**To do**.
Answer these questions from the equal pay article below, one per line:
1. On which magazine's cover does "Superman Obama" appear?
2. By what vote did the Lilly Ledbetter Fair Pay Act pass its first Senate test?
3. What kind of compromises does Beverly Neufeld want the Senate to avoid?

**Reading text**.
--- --- ---

Equal Pay a Priority for the New Administration

A new, self-proclaimed feminist President pledges to support fair pay legislation. TortDeform contributor Beverly Neufeld argues that now it is up to the Senate to do the same by passing two key pieces of legislation without making compromises that would weaken their impact.

Equal Pay in the New Administration By Beverly Cooper Neufeld

On this month’s cover of Ms. Magazine, “Superman Obama” rips open his shirt to reveal the message, “This is what a feminist looks like.” That’s good news for American women and families, but what President Obama needs now is a “feminist” Senate.

After long delay, the Lilly Ledbetter Fair Pay Act finally reached the Senate floor last Thursday for its first test, a vote to move it to a floor debate. It passed 72-23, an overwhelming margin.

--- --- ---

**Raw data**.
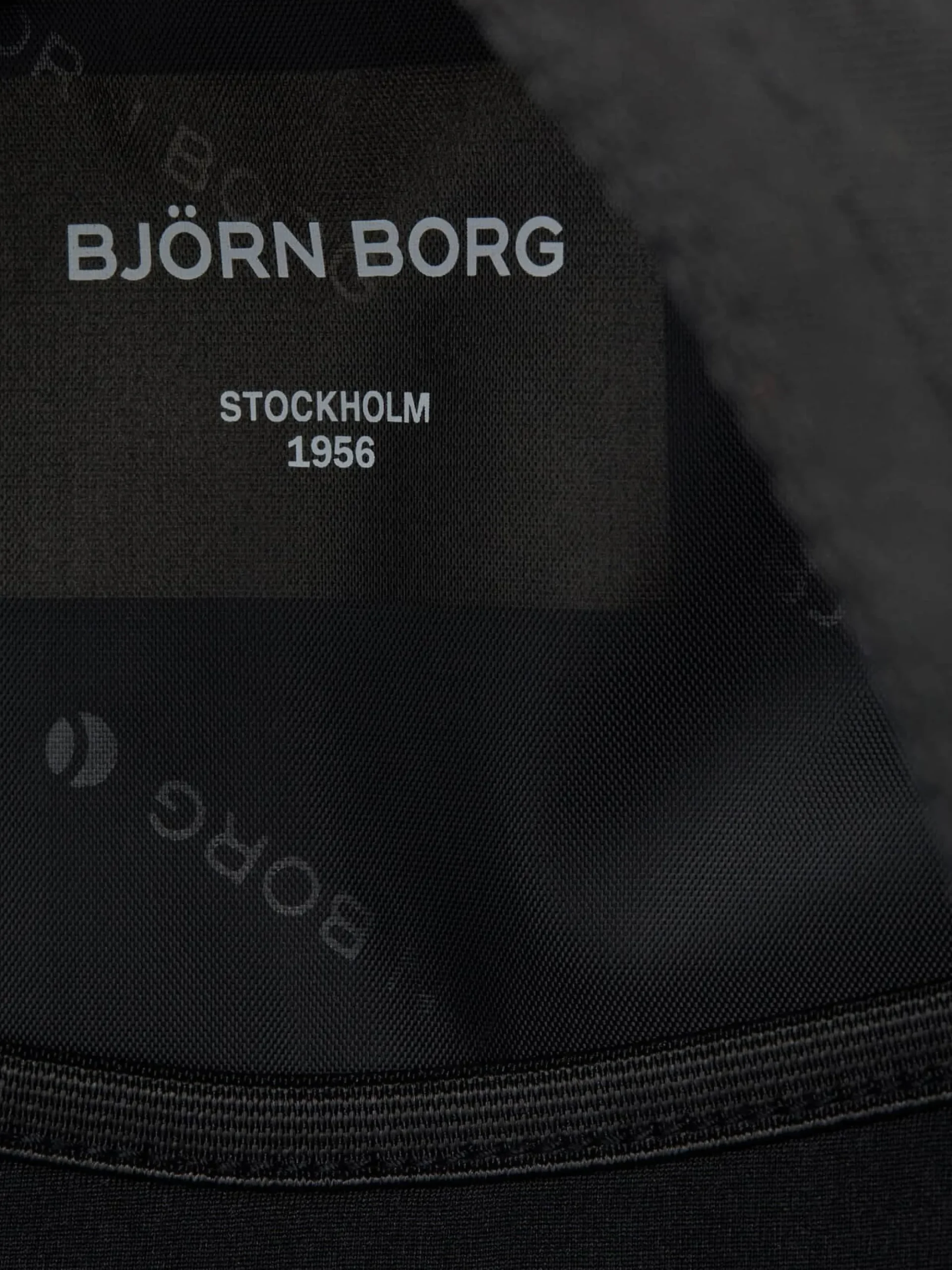 Björn Borg Ryggsäckar|Ryggsäckar * Core Street Backpack 21L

--- --- ---

**Answer to the exercise**.
1. Ms. Magazine
2. 72-23
3. Compromises that would weaken the impact of the two key pieces of legislation